Completeness of files:
- Signal files: ok
- Annotation files: one file missing (Subdirectory: 50wlb ->
s0035001.wlb)
- Meta data files: ok
Correctness of file names: ok
2 errors in the file names in SPI_word.txt (grei instead of gref,
zw"o instead of zwoe)
No mismatches between signal and annotation files.
Empty files: no
Signal Format: ok
In some plb
files the duration of the last segment exceed the total length
of the file. However the remaining segments were
correct. Many of the exceeding segments are labelled as "-" (pause). In
the following files even the last non pause segment exceeded
the total length:
arm_0301.plb, bewe0301.plb, brin0301.plb, das_0301.plb, den_0301.plb, die_0301.plb, dreh0301.plb, drei0301.plb
eins0301.plb, elf_0301.plb, entf0301.plb, fahr0301.plb, flas0301.plb, fuen0301.plb, gege0301.plb, glas0301.plb
grad0301.plb, gref0301.plb, grei0301.plb, hale0301.plb, halt0301.plb, hand0301.plb, hebe0301.plb, hebn0301.plb
hint0301.plb, in__0301.plb, jetz0301.plb, komm0301.plb, lang0301.plb, link0301.plb, losl0301.plb, nach0301.plb
neun0301.plb, null0301.plb, oben0301.plb, ober0301.plb, obje0301.plb, rech0301.plb, schn0301.plb, sech0301.plb
senk0301.plb, tass0301.plb, teil0301.plb, um__0301.plb, und_0301.plb, unte0301.plb, vier0301.plb, vor_0301.plb
vorn0301.plb, vorw0301.plb, wart0301.plb, weit0301.plb, wend0301.plb, wink0301.plb, zehn0301.plb, zur_0301.plb
zuru0301.plb, zwei0301.plb, zwoe0301.plb
The file s0015100.wlb has a last segment that exceeds the total length
of the file.
III.) Manual Validation
not applicable
IV.) Other Relevant Observations
V.) Comments for Improvement
The revalidation was able to repair some data, but most important data
like the specification
of the used microphones and the recording platform could not be found
and therefore not be
repaired.
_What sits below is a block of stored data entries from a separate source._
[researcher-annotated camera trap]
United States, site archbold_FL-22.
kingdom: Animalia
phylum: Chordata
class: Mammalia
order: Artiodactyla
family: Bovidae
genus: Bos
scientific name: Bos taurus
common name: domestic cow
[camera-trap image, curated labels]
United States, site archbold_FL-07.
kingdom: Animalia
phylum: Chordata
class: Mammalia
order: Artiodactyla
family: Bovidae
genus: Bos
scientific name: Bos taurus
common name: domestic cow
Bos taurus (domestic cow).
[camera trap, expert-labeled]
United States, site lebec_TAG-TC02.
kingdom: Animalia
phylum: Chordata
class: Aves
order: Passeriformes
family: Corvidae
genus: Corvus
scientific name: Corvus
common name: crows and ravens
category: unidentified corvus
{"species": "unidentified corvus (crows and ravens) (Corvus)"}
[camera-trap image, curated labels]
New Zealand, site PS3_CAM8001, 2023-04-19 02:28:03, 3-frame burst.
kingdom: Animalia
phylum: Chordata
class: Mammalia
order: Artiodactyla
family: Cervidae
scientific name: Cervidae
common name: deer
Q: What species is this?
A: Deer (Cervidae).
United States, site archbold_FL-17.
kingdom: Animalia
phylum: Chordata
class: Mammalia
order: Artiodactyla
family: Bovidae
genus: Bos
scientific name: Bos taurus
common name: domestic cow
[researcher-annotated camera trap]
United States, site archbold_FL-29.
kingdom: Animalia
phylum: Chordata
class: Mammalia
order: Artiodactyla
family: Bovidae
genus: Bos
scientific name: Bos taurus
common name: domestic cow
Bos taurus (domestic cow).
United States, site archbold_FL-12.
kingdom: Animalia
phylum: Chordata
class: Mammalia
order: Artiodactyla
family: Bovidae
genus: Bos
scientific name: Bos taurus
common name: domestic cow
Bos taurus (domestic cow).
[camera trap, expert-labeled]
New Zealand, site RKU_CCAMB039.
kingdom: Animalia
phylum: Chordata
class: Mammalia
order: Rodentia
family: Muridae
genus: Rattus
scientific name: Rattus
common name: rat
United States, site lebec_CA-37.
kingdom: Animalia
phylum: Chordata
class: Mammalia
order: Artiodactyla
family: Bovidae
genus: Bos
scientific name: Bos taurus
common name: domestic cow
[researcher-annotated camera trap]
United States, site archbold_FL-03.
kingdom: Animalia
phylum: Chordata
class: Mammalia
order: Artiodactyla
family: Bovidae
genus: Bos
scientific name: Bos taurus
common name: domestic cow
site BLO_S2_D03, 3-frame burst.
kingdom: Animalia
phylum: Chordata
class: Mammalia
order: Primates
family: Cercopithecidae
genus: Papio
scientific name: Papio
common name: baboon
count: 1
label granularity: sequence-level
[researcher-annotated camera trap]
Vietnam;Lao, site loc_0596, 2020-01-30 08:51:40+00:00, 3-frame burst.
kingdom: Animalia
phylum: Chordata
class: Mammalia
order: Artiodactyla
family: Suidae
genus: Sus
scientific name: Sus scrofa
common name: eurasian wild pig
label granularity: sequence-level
To avoid such tremendous bugs in future the
producers of speech corpora should
first think about what infomation they tend to take for granted and
therefore will be forgotten to
be reported. Such forgotten and not reported information makes it
sometimes impossible for the
user itself to operate with the corpus for the desired application and
makes the corpus on the long
run nearly worthless for other applications. Before producing speech
corpora a guideline like the
book 'The Production and Validation of Speech Corpora' can help to
think about all information
to be documented.
VI.) Result
The results show a lack of essential information in documentation and
annotation. Some data have
been repairable, but most relevant data like the specification of
the used microphones, the recording
platform and the exact acoustical environment could not be
repaired. These missings reduce the
corpus in its usability for other applications.